I was a lucky middle-schooler. I was spoiled and allowed to be whatever weird version of myself the changing moods of maturation could throw my way. Margaret Thatcher was my go-to example of gal empowerment.
She was the first female prime minister of the UK. That was about all I knew of her. That and she had some cool one liners that came about back in the day before you could steal one-liners off ye olde internet. “Standing in the middle of the road is dangerous, you get knocked down by traffic from both sides.” Not sure my interpretation of the quote was accurate, but middle school me thought it to mean the importance of taking a side. Something akin to “right, wrong, or indifferent; just do something.” This shit be still pure gold.
But how did a C’wd kid in the 80’s get to be Thatcher fan? Duran Duran. Obviously.
To say I was obsessed with that band would be an understatement. My walls were plastered with their posters; the fancy ones that came from wherever posters were sold, and ones that were out of magazines that I would beg to have purchased for me from the old Holiday Market in Cottonwood; Tiger Beat, and maybe something called Bop.
I HAD to have them.
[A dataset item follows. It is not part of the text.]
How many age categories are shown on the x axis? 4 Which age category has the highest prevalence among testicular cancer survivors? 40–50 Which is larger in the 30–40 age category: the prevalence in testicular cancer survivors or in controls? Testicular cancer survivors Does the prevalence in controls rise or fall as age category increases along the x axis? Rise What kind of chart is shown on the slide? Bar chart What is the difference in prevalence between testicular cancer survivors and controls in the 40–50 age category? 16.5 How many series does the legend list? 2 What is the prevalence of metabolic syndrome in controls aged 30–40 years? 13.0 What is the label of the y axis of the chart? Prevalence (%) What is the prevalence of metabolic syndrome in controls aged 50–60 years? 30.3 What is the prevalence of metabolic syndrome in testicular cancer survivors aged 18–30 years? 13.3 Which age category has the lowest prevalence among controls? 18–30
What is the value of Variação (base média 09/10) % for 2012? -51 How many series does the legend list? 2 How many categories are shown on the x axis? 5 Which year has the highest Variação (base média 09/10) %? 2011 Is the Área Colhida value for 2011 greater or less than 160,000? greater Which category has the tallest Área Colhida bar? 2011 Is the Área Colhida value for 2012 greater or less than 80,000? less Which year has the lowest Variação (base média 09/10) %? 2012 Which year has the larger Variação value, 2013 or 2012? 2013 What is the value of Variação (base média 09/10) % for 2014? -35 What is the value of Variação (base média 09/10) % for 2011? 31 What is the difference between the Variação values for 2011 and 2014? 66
Not only did they have posters, sometimes they had song lyrics. This was critical because, again pre-internet. If you wanted to know every word to Hungry Like the Wolf, you had to seek it out. The magazines also had ads for exclusive European LP records. I was never fancy enough to procure one, but they were a big enough deal that I remember the kids who did. I had every button that the mall sold of the band. They made a scarf, I owned it. Lead singer wore a fedora in a video; I bought a fedora. Etc.
I’m not sure what the term for a group of middle school girls is, a giggle instead of a gaggle maybe; but I was in one. There were terms negotiated for which girl could like which Duran Duran guy. It was serious business; who knows the hurt Shondell would’ve felt if I’d have put up a poster of John Taylor instead of my appointed Simon Le Bon? Shondell and I were in this together, I couldn’t do that to her. I just couldn’t.
I mean without her, neither of us would have the crown jewel of our collection; the VHS tape of their music videos. Independently, we couldn’t afford it. So we pooled our money and rode our bikes down to Bowman Video. This was both a) when Bowman Video existed and b) when it was actually still on Bowman Road. Pat the owner had to flatten wrinkled ones and count our coins to make sure she had what she needed before she committed to work that was ordering a VHS in day. Shondell and I held discussion about how to share the resource; she got the original tape, I got the box. Her dad “knew a guy” who was able to connect 2 VCRs so that a bootleg copy could be made for me.
I’m sure everybody knows all things Duran, but just in case you don’t; they’re from England. So there it is. Because I was pretty sure I’d be living in England as an adult, I followed UK politics more than a Tehama County kid ever needed to and accidentally found myself a powerful dame to admire. England never got me as a resident. But; maybe, just maybe, there’s some good that comes from poor music choices after all.